La grotte royale : la sépulture des rois

A leur mort, les rois de Taravai et une partie de ceux de Rikitea étaient habituellement transportés dans une caverne de l’îlot de Agakauitai (ou Angakauitai), nommée Te ana Tetea, placée au bas de la falaise et au bord de la mer, en face la pointe sud-est de l’île Taravai. C’était, en quelque sorte, leur privilège d’y être enterrés, ainsi que celui des grands‑prêtres et d’autres chefs puissants. Après quoi, on leur décernait souvent les honneurs de l’apothéose et ils prenaient alors place au rang des dieux.

Le roi blanc et le roi noir

Pendant un grand nombre d’années le Roi Blanc et le Roi Noir régnèrent ensemble sur leur peuple. Un jour, le roi blanc, sentant sa fin approcher, fit appeler son fils et lui dit :

Lorsque je serai mort, tu porteras mon corps à la grotte Ana Tetea sur l’îlot Agakauitai, où tu m’enterreras.

Son fils le lui promit et le vieillard rendit le dernier soupir. Le roi noir ne survécut pas longtemps à son frère et lorsqu’il sentit sa fin approcher il fit la même requête à son fils. La nouvelle de la mort du roi noir se répandit vite et partout. Les habitants vinrent chercher le corps du roi, pour le porter sur le marae où ils le vénérèrent pendant huit jours et huit nuits. Ensuite ils le portèrent dans la mer, pour y laver le pus qui sortait de son corps et l’exposèrent au soleil, afin de le sécher.

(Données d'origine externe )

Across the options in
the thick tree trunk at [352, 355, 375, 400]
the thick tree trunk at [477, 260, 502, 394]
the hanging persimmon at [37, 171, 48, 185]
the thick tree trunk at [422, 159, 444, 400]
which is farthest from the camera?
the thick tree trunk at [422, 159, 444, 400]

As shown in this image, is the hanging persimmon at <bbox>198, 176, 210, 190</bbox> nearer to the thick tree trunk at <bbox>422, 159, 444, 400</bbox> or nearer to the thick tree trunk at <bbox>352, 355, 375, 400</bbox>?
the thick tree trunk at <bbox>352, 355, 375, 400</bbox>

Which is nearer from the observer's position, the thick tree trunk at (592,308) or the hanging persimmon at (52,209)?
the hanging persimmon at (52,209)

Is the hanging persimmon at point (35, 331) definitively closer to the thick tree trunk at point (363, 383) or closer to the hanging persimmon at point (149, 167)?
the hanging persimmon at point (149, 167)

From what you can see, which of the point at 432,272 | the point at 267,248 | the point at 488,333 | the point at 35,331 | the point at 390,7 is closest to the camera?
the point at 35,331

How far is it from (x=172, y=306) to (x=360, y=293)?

Quand il fut sec, les gens de Taravai puis les habitants des différents secteurs de Mangareva vinrent également l’adorer chacun pendant huit jours et huit nuits. Aussitôt qu’ils eurent achevé leurs cérémonies, le corps du roi noir fut transporté à Agakauitai et déposé dans la grotte Ana Tetea.

Un endroit surnaturel et plein de fantômes. Ne nous attardons pas ici !

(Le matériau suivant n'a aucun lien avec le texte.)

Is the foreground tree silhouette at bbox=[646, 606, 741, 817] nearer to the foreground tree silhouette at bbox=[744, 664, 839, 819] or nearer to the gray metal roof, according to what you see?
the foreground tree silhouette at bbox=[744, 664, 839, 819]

L’ethnologue Peter Buck, raconte sa visite avec l’archéologue Emory de la grotte Ana Tetea de l’îlot Agakauitai près de Taravai guidés par Steve, un colon blanc habitant le pays :

« La grotte était une simple niche creusée à la base d’une falaise majestueuse à laquelle, dans mon esprit, j’attribuai une personnification. En bas, le terrain était couvert de rochers écroulés.
Steve dit : “ Lorsque je suis venu ici avec Eskridge, les rochers ne cessaient pas de tomber du haut de la falaise ». Je regardai en l’air. Il faisait un très beau temps et pas un souffle d’air ne venait effleurer la falaise. Elle me contemplait de sa hauteur avec bienveillance comme si elle avait reconnu en moi un ami.
Je lui répondis :  » Les esprits des morts savaient que vous étiez des étrangers. Aujourd’hui, c’est différent. Ils comprennent que je suis de leur race et que les renseignements obtenus ici seront utilisés à leur honneur. Écoutez-moi bien : pendant tout le temps que nous serons ici, pas une seule pierre ne se détachera de la falaise.  »
Nous découvrîmes une abondance de tapa d’écorces blanc, ainsi qu’un crâne et quelques ossements. Je suis un bien piètre homme de musée, car je ne puis me décider à transporter des crânes polynésiens loin de leur terre natale. J’ai l’impression – une superstition, si vous voulez – que si je le faisais, cela détruirait les liens de sympathie qui existent entre le passé et moi.
Après notre départ, alors que nous avions quitté la falaise, je demandai à Steve :  » Alors, que vous avais-je dit ? Est-ce qu’une seule pierre est tombée ?  »
Steve me considéra avec une nuance de respect et me répondit :  » Vous aviez raison.  »
J’adressai à la falaise un geste d’adieu reconnaissant et crus la voir sourire. Elle avait compris. »

Profanation

Lorsque les missionnaires et navigateurs ont commencés à envahir les îles Gambier, l’entrée de la grotte a été obstruée avec des rochers pour éviter toute intrusion et laisser les rois « dormir en paix »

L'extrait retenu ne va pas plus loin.